Answer:
-6 < x ≤ 6
Step-by-step explanation:
Neither jajsjxkkskxldodkkdosodjdjdjd
Hi I’m Charles from the University of Alaska Mathematics Department. I have a degree in dentistry, chemistry, zoology, algebra, geometry and finally literature. Anyways I was very interested by your question so I took a look and saw that this indeed is a hard question. However when I look at it it doesnt look to bad but it could pose to be quite difficult. So assuming from the question I could tell that you need to define the square root untill you hit the zero degree of -2. But you could instead solve for negative externalities of the equations and then use the Calvin formula to solve this question. So ultimately the answer is A. I hope this helps!
Answer:
The quadratic x2 − 5x + 6 factors as (x − 2)(x − 3). Hence the equation x2 − 5x + 6 = 0
has solutions x = 2 and x = 3.
Similarly we can factor the cubic x3 − 6x2 + 11x − 6 as (x − 1)(x − 2)(x − 3), which enables us to show that the solutions of x3 − 6x2 + 11x − 6 = 0 are x = 1, x = 2 or x = 3. In this module we will see how to arrive at this factorisation.
Polynomials in many respects behave like whole numbers or the integers.
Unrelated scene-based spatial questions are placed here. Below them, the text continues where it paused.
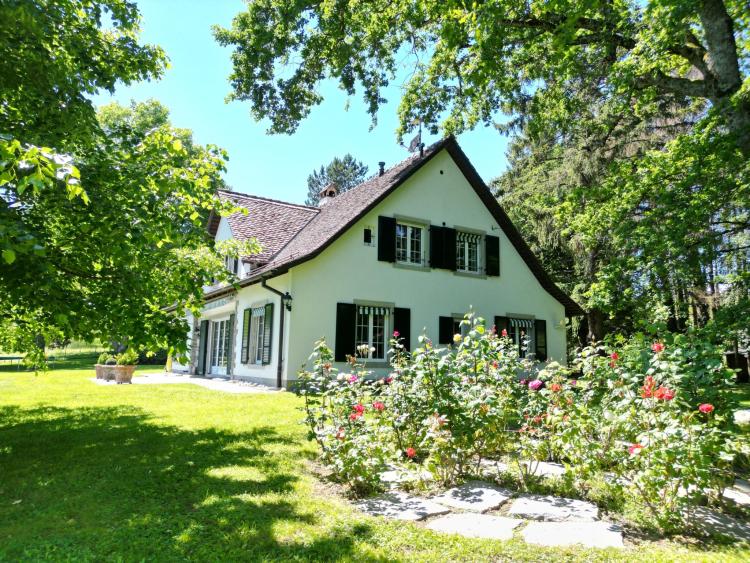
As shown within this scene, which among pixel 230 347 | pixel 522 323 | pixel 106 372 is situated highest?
pixel 522 323

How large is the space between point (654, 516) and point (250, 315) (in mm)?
12676

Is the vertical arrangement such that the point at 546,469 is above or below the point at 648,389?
below

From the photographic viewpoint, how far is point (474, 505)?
12.8ft

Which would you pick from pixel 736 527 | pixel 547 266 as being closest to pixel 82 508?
pixel 736 527

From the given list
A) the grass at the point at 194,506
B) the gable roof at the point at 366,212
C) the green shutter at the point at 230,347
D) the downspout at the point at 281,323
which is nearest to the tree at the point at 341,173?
the gable roof at the point at 366,212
We can add, subtract and multiply two or more polynomials together to obtain another polynomial. Just as we can divide one whole number by another, producing a quotient and remainder, we can divide one polynomial by another and obtain a quotient and remainder, which are also polynomials.
A quadratic equation of the form ax2 + bx + c has either 0, 1 or 2 solutions, depending on whether the discriminant is negative, zero or positive. The number of solutions of the this equation assisted us in drawing the graph of the quadratic function y = ax2 + bx + c. Similarly, information about the roots of a polynomial equation enables us to give a rough sketch of the corresponding polynomial function.
As well as being intrinsically interesting objects, polynomials have important applications in the real world. One such application to error-correcting codes is discussed in the Appendix to this module.